**TEXTE ÉTUDIÉ:**
—————

Shenmue est un monument du jeu vidéo car il a ouvert de nombreuses portes. Notamment au genre aventure en monde ouvert ! Pour l’époque, il était aussi surprenant de voir autant de PNJ réunis dans le même périmètre. Il intégrait aussi la technologie « Magic Weather » capable de créer une météo dynamique très réaliste pour l’époque. Les phases d’exploration « free quest » alternaient avec les combats (free battle), ou les actions contextuelles en QTE. Vous l’avez compris : Shenmue a été un pionnier qui a ouvert la voie à de nombreux titres actuels !

Une histoire de vengeance

L’histoire de Shenmue tourne autour du personnage de Ryo Hazuki. Notre jeune japonais, reconnaissable à son jean délavé, son blouson de cuir et son pansement sur la joue, assiste impuissant au meurtre de son père, dans le dojo familial. Il se lance alors dans une grande quête de vengeance, afin de retrouver notamment le grand maître Lan Di, assassin de son père. Parallèlement, Ryo devra protéger le « miroir du phénix » , un artefact auquel Lan Di semble tenir tout particulièrement. Le but sera donc d’enquêter, afin de le traquer.

—————

**DONNÉES RECUEILLIES:**

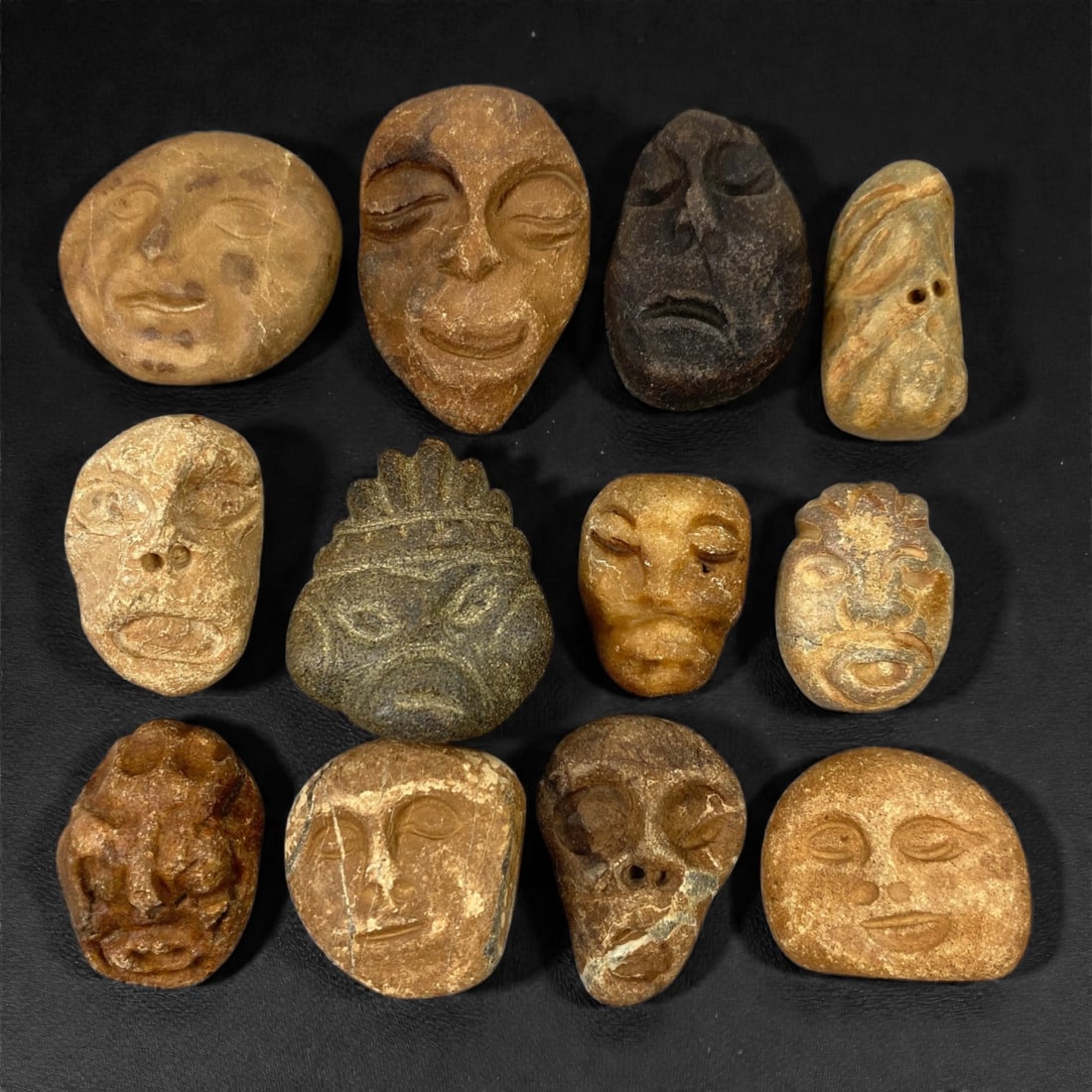 A Lot of Ancient Mediterranean Stone Maskettes, 12th-17th Century, 2.5-3.8cm, 35V: The group comprises lot of small maskettes carved from various stone types, including limestone and related sedimentary materials, displaying a range of natural tones from pale beige and ochre to dark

—————

**TRAVAIL DEMANDÉ:**
(a) Répondez aux questions suivantes à l'aide du texte sur Shenmue :
(i) Comment s'appelle la technologie de météo dynamique intégrée au jeu ?
(ii) Dans quel lieu Ryo Hazuki assiste-t-il au meurtre de son père ?
(iii) Quel artefact Ryo doit-il protéger ?
(b) Rédigez la suite du texte sur Shenmue, en reprenant après sa dernière phrase.

**RÉPONSES ATTENDUES:**
(a)
(i) « Magic Weather »
(ii) Dans le dojo familial.
(iii) Le « miroir du phénix ».

(b)
Dans le second opus, Ryo n’a toujours pas retrouvé l’assassin de son père. Sur sa trace, le jeu s’ouvre sur son arrivée à Hong-Kong. Une ville qui vous émerveille par ses couleurs et son animation… Mais qui vous fait déchanter au premier pickpocket venu ! Comme dans le premier opus, vous allez devoir mener l’enquête pour remonter la piste de LanDi…

Globalement, si le scénario du premier opus a un peu plus de mal à décoller que le second, nous avons ici affaire à deux histoires passionnantes. Et ce disque (à l’époque, chaque jeu tenait sur quatre CD) va vous faire voir du pays ! L’aventure débute dans la ville côtière de Yokosuka (au sud de Tokyo), et va vous faire découvrir ses quartiers : Sakuragaoka, Yamanose, Dobuita (des endroits qui existent dans la vie réelle)… Shenmue II démarre donc quant à lui à Hong-Kong, et vous emmènera jusqu’en Chine… Et il y a vingt ans, croyez-moi, voyager avec des graphismes aussi réalistes (pour l’époque), ce n’était pas donné à tout le monde ! Et l’immersion fait toujours son petit effet !

C’est un portage, pas un remake…

Que l’on soit bien d’accord ! Nous avons ici affaire non pas à un remake total des deux premiers épisodes de Shenmue… Mais bel et bien à un portage pour les normes HD. Et ça a son importance pour le reste du test. Car vous comprendrez que nous ne sommes pas ici dans le même contexte qu’avec un Yakuza Kiwami 2 (test à lire très bientôt), entièrement refait de A à Z ! Ne vous attendez-donc pas à des graphismes renversant en 4K, juste à une version originale améliorée.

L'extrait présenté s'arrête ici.